---------- Excerpted text ----------

On a routine drive, DC-area man makes a find for the ages

WASHINGTON — Ray Stanford was dropping his wife off at work in Maryland in 2012 when he saw an intriguing rock formation. In a paper released Wednesday, scientists are saying his find led to one of the most important discoveries ever in paleontology.

Stanford, a dinosaur track expert from the D.C. area, was bringing his wife to her job at the NASA Goddard Space Flight Center, in Greenbelt, when he found what turned out to be a single dinosaur track from the Cretaceous era.

That led to an excavation that revealed exceptionally preserved body fossils and more than 70 dinosaur and mammal tracks from eight species — all displayed on a slab 8 feet by 3 feet.

“When I realized what was on this slab, it took me about three nights to get three hours of sleep,” Stanford told WTOP. “No one had ever seen this many classes of animals interacting with each other and in a small environment of only about two square meters of space.”

“The concentration of mammal tracks on this site is orders of magnitude higher than any other site in the world,” Martin Lockley, paleontologist with the University of Colorado Denver, a co-author of the new paper, said in a NASA news release.

---------- Records shown ----------

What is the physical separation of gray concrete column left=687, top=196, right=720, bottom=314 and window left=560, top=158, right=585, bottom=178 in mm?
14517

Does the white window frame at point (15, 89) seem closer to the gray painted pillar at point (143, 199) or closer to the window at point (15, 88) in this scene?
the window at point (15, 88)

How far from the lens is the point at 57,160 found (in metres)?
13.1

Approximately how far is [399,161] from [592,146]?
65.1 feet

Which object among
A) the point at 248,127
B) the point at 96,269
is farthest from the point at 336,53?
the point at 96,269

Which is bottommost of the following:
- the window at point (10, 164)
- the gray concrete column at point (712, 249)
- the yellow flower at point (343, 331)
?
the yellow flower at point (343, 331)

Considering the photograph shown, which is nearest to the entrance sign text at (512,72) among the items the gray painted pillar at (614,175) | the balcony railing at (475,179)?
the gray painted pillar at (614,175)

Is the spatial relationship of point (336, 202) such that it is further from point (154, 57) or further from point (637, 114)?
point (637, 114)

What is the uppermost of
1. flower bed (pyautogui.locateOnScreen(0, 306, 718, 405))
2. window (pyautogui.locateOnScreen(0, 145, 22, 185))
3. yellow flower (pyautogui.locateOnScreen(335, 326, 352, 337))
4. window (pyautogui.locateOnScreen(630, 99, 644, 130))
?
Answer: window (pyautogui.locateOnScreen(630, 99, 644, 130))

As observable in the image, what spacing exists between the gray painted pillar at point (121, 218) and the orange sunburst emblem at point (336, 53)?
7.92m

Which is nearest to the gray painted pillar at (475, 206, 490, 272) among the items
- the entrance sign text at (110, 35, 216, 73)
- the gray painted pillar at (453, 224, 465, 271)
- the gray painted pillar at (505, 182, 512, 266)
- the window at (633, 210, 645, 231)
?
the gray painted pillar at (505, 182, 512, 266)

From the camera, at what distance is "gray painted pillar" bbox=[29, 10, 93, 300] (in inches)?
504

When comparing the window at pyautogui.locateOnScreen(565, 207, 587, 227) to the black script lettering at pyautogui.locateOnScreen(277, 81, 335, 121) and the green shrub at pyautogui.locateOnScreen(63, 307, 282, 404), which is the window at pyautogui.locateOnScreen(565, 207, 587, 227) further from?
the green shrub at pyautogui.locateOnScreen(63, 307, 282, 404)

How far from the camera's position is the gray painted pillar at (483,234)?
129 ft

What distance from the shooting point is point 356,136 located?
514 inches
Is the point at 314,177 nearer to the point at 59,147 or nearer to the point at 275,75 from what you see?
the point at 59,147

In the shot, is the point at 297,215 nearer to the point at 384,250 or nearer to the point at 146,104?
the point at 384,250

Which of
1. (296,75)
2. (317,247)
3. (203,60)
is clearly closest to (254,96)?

----------

**Tasks for this exercise**
1. In two sentences, summarize the news text about the dinosaur track find.
2. Rewrite the records from the line containing "From the camera, at" through the end of the records, swapping "nearer" for "closer" and leaving everything else as is.
The news text and the records have no connection to each other.

**Expected answers**
1. While dropping his wife off at NASA's Goddard Space Flight Center in Greenbelt, Maryland, in 2012, dinosaur track expert Ray Stanford spotted a single Cretaceous dinosaur track. The excavation that followed uncovered exceptionally preserved body fossils and more than 70 dinosaur and mammal tracks from eight species on one 8-by-3-foot slab, which scientists call one of the most important discoveries ever in paleontology.

2.
From the camera, at what distance is "gray painted pillar" bbox=[29, 10, 93, 300] (in inches)?
504

When comparing the window at pyautogui.locateOnScreen(565, 207, 587, 227) to the black script lettering at pyautogui.locateOnScreen(277, 81, 335, 121) and the green shrub at pyautogui.locateOnScreen(63, 307, 282, 404), which is the window at pyautogui.locateOnScreen(565, 207, 587, 227) further from?
the green shrub at pyautogui.locateOnScreen(63, 307, 282, 404)

How far from the camera's position is the gray painted pillar at (483,234)?
129 ft

What distance from the shooting point is point 356,136 located?
514 inches
Is the point at 314,177 closer to the point at 59,147 or closer to the point at 275,75 from what you see?
the point at 59,147

In the shot, is the point at 297,215 closer to the point at 384,250 or closer to the point at 146,104?
the point at 384,250

Which of
1. (296,75)
2. (317,247)
3. (203,60)
is clearly closest to (254,96)?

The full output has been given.